__Selected text__:
--- BEGIN ---

When the BMW R90S was released in 1973 it marked a stark departure from the understated models that preceded it. Within just three years the R90S would revolutionize the BMW motorcycle brand and win the 1976 United States AMA Superbike Championship.

Some have called the R90S “the world’s first sports tourer” and while that may be open to debate, no one can argue that the ability that the R90S had to keep up its fellow superbikes while also being capable of continent-crossing adventures was the key to its success.

Fast Facts – The BMW R90S

  • The credit for the BMW R90S rests squarely on the shoulders of one man, a German designer named Hans Muth. Muth had been hired by BMW specifically to design a new kind of motorcycle to better compete with the onslaught of Japanese superbikes in the 1970s.
  • Rather than reinventing the wheel, Muth and his team took the BMW R75/5 and used it as their foundation. The engine was bored out and improved, an all-new fairing and bodywork kit was designed, and it would be the first BMW to get dual front disc brakes.
  • The performance abilities of the new R90S coupled with its good looks have been credited with saving the BMW motorcycle division. Though it was more expensive than its competition when it was released it, was such a well rounded sports tourer that BMW sold over 17,000 of them.
  • The BMW R90S you see here has been well-preserved as part of the Bavarian Legends Collection at the Motorworld München museum in München, Germany. It’s now due to roll across the auction block with RM Sotheby’s on the 26th of November.

The Bavarian “Dampfhammer” That Saved BMW

Nicknamed the Bavarian Dampfhammer (or Bavarian steam hammer) at the time of its release, the BMW R90S forever put to bed the rumblings from some executives at BMW Motorrad that they should sell off their motorcycle division and just focus on cars.

BMW R90S Brochure

Image DescriptionWhen it was first released the BMW R90S was offered in just one color scheme – the unusual and very 1970s “Smoke Black/Silver” with adhesive gold pinstripes.

--- END ---

__Jobs__:
1) Could you write out the part of the BMW R90S article from "Some have called" up to and including "in the 1970s."?
2) Can you extend the BMW R90S article, picking up after its last sentence?

__Supplied information__:
--- BEGIN ---

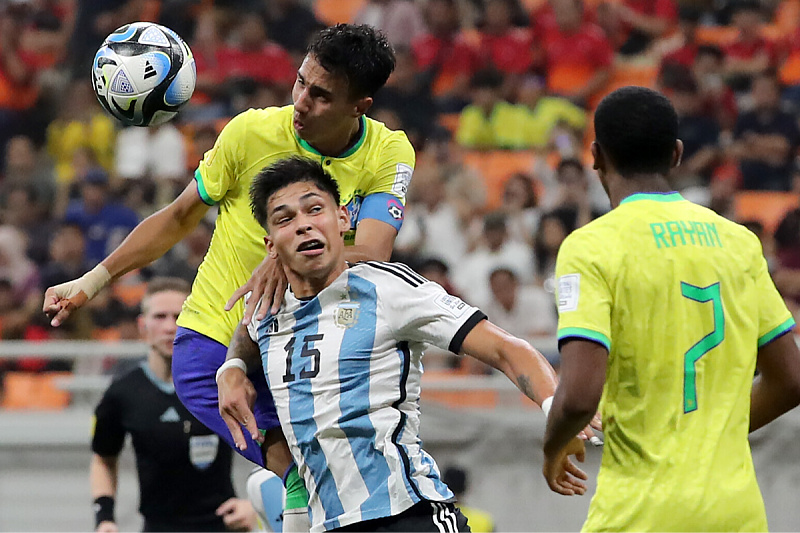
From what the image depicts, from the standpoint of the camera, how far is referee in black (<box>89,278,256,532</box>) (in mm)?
6781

--- END ---

__Responses__:
1)
Some have called the R90S “the world’s first sports tourer” and while that may be open to debate, no one can argue that the ability that the R90S had to keep up its fellow superbikes while also being capable of continent-crossing adventures was the key to its success.

Fast Facts – The BMW R90S

  • The credit for the BMW R90S rests squarely on the shoulders of one man, a German designer named Hans Muth. Muth had been hired by BMW specifically to design a new kind of motorcycle to better compete with the onslaught of Japanese superbikes in the 1970s.

2)
BMW had actually built their first motorcycle in 1923, five years before they released their first car in 1928, so in come respects they’re a motorcycle company that builds cars and not the other way around.

The company became famous for their air-cooled flat-twin motorcycle engines and maintenance-free shaft drive systems, which proved profitable for them for decades.

By the late 1960s and early 1970s a new force had begun to emerge in the world of high-capacity sport motorcycles – the Japanese manufacturers Honda, Kawasaki, Suzuki, and Yamaha – otherwise known as the “Big Four.”

Starting with the release of the Honda CB750 in 1969, the motorcycle for which the term “superbike” was created, these inexpensive, reliable, and quick Japanese bikes left many of the traditional giants of the motorcycle world on the back foot – companies like Norton, Triumph, Harley-Davidson, Ducati, and BMW.

Some of these companies managed to adapt and survive but many didn’t. One that did was BMW, and it was largely because of the motorcycle you see here – the BMW R90S.

The BMW R90S

In the early 1970s an Swiss/American named Bob Lutz was hired by BMW as the executive VP of sales, interestingly he would later serve as a top executive at all of America’s “Big Three” automakers – General Motors, Ford, and Chrysler.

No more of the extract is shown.